Facebook employees criticize fact-checking policy among politicians in an open letter
A group of Facebook employees has sent an open letter to Mark Zuckerberg urging him to reconsider Facebook’s stance on fake news. The employees believe that Facebook should also fact-check political advertisements.
The letter was signed by more than 250 employees. The New York Times managed to get their hands on it. The employees believe that the policy Zuckerberg proposes “threatens what Facebook stands for.” They are referring to the policy on disinformation surrounding political campaigns. In recent months, Zuckerberg, among others, stated that political ads no longer fall under the social medium’s fact-checking program. Politicians can lie in an advertisement they buy, for example to give a certain demographic the wrong date for when to vote.

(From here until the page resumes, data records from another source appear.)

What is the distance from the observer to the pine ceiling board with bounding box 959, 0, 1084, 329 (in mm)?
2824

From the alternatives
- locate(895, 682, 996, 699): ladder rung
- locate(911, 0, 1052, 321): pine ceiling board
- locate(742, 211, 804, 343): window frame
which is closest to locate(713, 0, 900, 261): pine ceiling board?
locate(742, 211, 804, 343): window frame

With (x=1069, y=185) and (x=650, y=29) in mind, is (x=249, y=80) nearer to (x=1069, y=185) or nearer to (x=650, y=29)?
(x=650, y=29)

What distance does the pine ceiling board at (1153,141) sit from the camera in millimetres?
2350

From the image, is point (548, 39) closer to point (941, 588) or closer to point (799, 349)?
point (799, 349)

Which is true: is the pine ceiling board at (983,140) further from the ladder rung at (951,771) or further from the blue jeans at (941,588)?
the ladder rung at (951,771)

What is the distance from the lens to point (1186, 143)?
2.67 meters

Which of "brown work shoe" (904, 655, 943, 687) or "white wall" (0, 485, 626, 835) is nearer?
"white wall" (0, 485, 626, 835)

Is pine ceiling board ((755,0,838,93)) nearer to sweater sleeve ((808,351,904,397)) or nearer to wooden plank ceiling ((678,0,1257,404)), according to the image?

“Our current policy of fact-checking politicians is a threat to what Facebook stands for,” the employees write. “It doesn’t protect anyone, but let politicians use our platform as a weapon against people who believe that content from politicians is credible.” The employees also write that they are afraid of the image. There could be an image that Facebook thinks it’s fine to earn money from misinformation.

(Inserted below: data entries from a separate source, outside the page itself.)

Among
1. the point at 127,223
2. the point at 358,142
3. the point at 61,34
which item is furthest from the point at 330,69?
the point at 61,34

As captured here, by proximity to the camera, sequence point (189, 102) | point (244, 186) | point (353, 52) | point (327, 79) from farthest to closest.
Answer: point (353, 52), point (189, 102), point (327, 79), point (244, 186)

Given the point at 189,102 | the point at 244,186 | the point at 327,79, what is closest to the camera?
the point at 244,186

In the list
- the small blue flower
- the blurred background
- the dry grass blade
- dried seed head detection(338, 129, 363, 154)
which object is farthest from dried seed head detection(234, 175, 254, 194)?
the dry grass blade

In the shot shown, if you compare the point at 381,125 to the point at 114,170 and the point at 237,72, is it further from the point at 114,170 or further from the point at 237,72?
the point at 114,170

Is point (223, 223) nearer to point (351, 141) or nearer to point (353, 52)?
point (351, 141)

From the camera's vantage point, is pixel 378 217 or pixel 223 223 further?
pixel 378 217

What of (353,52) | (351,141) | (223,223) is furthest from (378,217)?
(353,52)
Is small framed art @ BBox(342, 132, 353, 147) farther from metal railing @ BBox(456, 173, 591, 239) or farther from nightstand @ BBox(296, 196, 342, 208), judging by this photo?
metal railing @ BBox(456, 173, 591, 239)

The letter is not just about the fact-checking program. It also describes the ways politicians can buy ads on the platform. For example, it is still possible to target advertisements to groups of users who are specifically vulnerable to incorrect information, or users who are more or less inclined to vote. This would make it possible, for example, to persuade users from a largely progressive or conservative voting area to go to the polls less quickly. Such practices were deployed during the infamous Cambridge Analytica scandal.